• 対象本文
フィギュアスケート男子の魅力を伝える、『婦人公論』の人気連載「氷上に舞う」。2019-20シーズン開始から、注目スケーターたちの素顔を、カメラマン・田中宣明さんの写真と文とともに紹介してきました。現在発売中の『婦人公論』5月12日号で最終回を迎えた本連載を、特別にウェブで公開! 10日目は最終回「羽生結弦選手」です。(撮影・文=田中宣明)
※本記事は、『婦人公論』2020年5月12日号に掲載された記事の一部を再構成したものです
※本記事は、『婦人公論』2020年5月12日号に掲載された記事の一部を再構成したものです
観る者の心をつかんで離さない引力
2020年3月に行われる予定だった世界選手権が、新型コロナウイルス感染拡大の影響で中止された。突然の閉幕となってしまった2019−20シーズンは、それでも僕にとって印象に残る一年だった。
2月にソウルで四大陸選手権が開催され、同大会初優勝を果たした羽生結弦選手。それにより、彼は男子フィギュアスケーターで初めて、ジュニア、シニアを通して主要国際大会を制覇する「スーパースラム」を達成したのだ。
僕が羽生選手を初めて見たのは、05年の全日本ノービス選手権だ。 知り合いのカメラマンから、当時の世界王者エフゲニー・プルシェンコをもじって「ゆづシェンコ」と呼ばれる選手がいると聞き、会場に着いて真っ先に彼の姿を探した。

収集したデータ項目:
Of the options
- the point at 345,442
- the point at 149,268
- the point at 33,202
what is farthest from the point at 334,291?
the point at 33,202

• 作業指示
1) 本文によると、羽生結弦選手が初優勝した2月の四大陸選手権はどこで開催されましたか。
2) 本文の「2月にソウルで四大陸選手権が」から始まり「いて真っ先に彼の姿を探した。」で終わる部分を、「ソウル」を「韓国のソウル」に置き換えて書き直してください。

• 各問の解答
1) ソウル

2)
2月に韓国のソウルで四大陸選手権が開催され、同大会初優勝を果たした羽生結弦選手。それにより、彼は男子フィギュアスケーターで初めて、ジュニア、シニアを通して主要国際大会を制覇する「スーパースラム」を達成したのだ。
僕が羽生選手を初めて見たのは、05年の全日本ノービス選手権だ。 知り合いのカメラマンから、当時の世界王者エフゲニー・プルシェンコをもじって「ゆづシェンコ」と呼ばれる選手がいると聞き、会場に着いて真っ先に彼の姿を探した。